I have been warning the public about the AI technology bubble since the last quarter of 2022, when the first AI chat bot, ChatGPT, was released to the public and became the most downloaded app of all time.

And while there almost was a crash in the first quarter of 2023 when many of Silicon Valley’s largest banks collapsed, the U.S. Government stepped in and bailed them out.

The main reason why the crash has not happened yet, is because most of the largest technology companies such as Google, Microsoft, Amazon.com, etc., all had huge cash reserves to fund their investments into AI in the beginning.

Fast forward to today as we end the second quarter of 2026, and almost ALL of those cash reserves have been spent, and most of these technology companies are taking on debt through corporate bond sales, because they are too afraid of being “left behind” in the great AI race, which is a race to nowhere, and will end very badly, for all of us.

While I have been a mostly dissenting voice in the alternative media sounding the alarms against AI spending for the past three and a half years, I am no longer.

After three straight days of losses on the NASDAQ including huge losses on Monday and Tuesday this week for the Big Tech companies, I would estimate that about 90% of the corporate news financial analysts are talking about an AI crash now, and much of it is not even speculative, but treating it as a certainty.

Here are some of those articles being published now.

From the Financial Times [2]:

Everything is AI

A Nightmare on LLM Street

by Financial Times [2]:

Excerpts:

“Technology” was always a nonsensical investment category. With each passing year, it becomes even less sensical.

AI (because it can mean anything and nothing) has been adding new layers of complication to the category. Citigroup credit analyst Daniel Sorid writes:

Sector labels are losing their power to describe AI risk as the buildout’s footprint expands, with at least 40 per cent of [investment grade debt] carrying a revenue link to AI, by our estimate. Non-Tech issuers improving fundamentals on AI revenue are growing dependent on the buildout’s continuation, leaving index holders with embedded AI exposure well beyond their Tech allocation.
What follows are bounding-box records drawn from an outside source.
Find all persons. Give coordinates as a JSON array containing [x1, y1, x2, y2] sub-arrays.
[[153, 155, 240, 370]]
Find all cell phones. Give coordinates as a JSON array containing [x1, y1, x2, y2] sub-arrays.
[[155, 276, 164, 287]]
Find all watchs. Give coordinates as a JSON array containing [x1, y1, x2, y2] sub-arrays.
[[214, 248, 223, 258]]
Increasingly, debt is where everyone’s looking for signs of a bubble bursting. US investment-grade tech companies have issued $362bn since August, per Citi’s numbers, as hyperscalers rushed to borrow.

As a result, the hyperscalers’ share of the tech investment-grade universe has grown to 40 per cent by face value, from 28 per cent in August.
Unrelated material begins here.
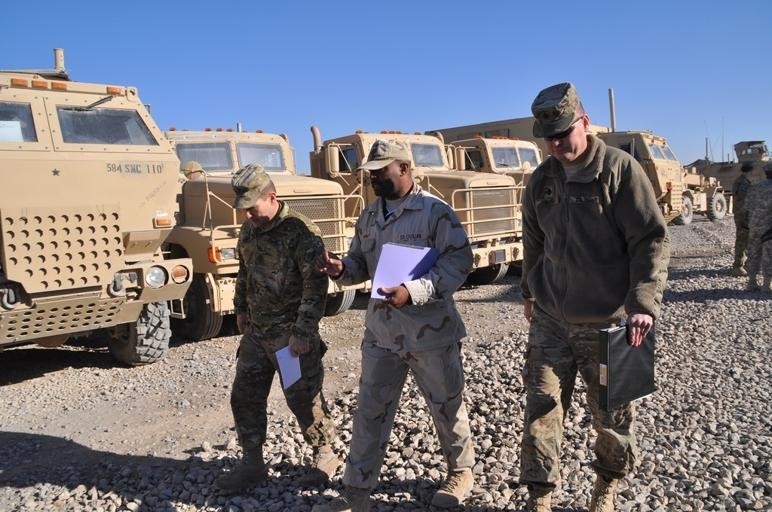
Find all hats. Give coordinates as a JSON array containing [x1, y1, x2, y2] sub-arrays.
[[531, 81, 580, 139], [231, 162, 271, 210], [357, 139, 414, 171]]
Their uncertain returns on investment and accelerating levels of downstream disruption have caused investor sentiment to flip negative over the past year:

New issuance means that, by the official taxonomy, the tech sector now accounts for about 11.5 per cent of US investment grade, having held steady at around nine per cent for most of the previous decade.
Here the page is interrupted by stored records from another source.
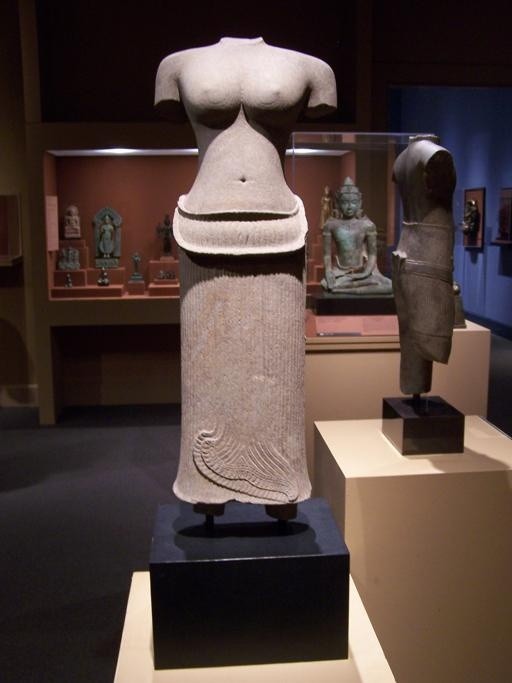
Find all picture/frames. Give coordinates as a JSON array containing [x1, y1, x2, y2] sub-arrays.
[[461, 185, 486, 251]]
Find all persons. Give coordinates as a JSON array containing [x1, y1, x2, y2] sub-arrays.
[[58, 206, 179, 285], [149, 34, 342, 535], [318, 179, 335, 231], [385, 133, 458, 396], [319, 176, 393, 295], [461, 198, 481, 240]]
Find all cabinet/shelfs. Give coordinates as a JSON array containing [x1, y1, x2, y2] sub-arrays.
[[302, 318, 492, 477], [47, 153, 352, 423], [312, 411, 512, 682], [109, 566, 401, 683]]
From NPR’s All Things Considered [3]:

Is AI ‘one big bubble’? Behind the tech sell-off

by NPR [3]

Excerpts:

A wave of selling in tech stocks is starting to reflect doubts over whether the spending boom on artificial intelligence is worth it.

The best-known AI-related tech stocks, Nvidia and Google-parent Alphabet, were down for a second day in a row.

Among the biggest losers on Tuesday, however, was chipmaker Micron Technology, whose shares plummeted over 13%. These sell-offs sent the tech-heavy Nasdaq index down over 2%.

Micron’s stock is the perfect representation of what’s going on in the stock market. It has skyrocketed in value in the past year — up close to 800% — on soaring demand for memory chips from the AI build-out, showcasing the massive valuations for AI-related stocks.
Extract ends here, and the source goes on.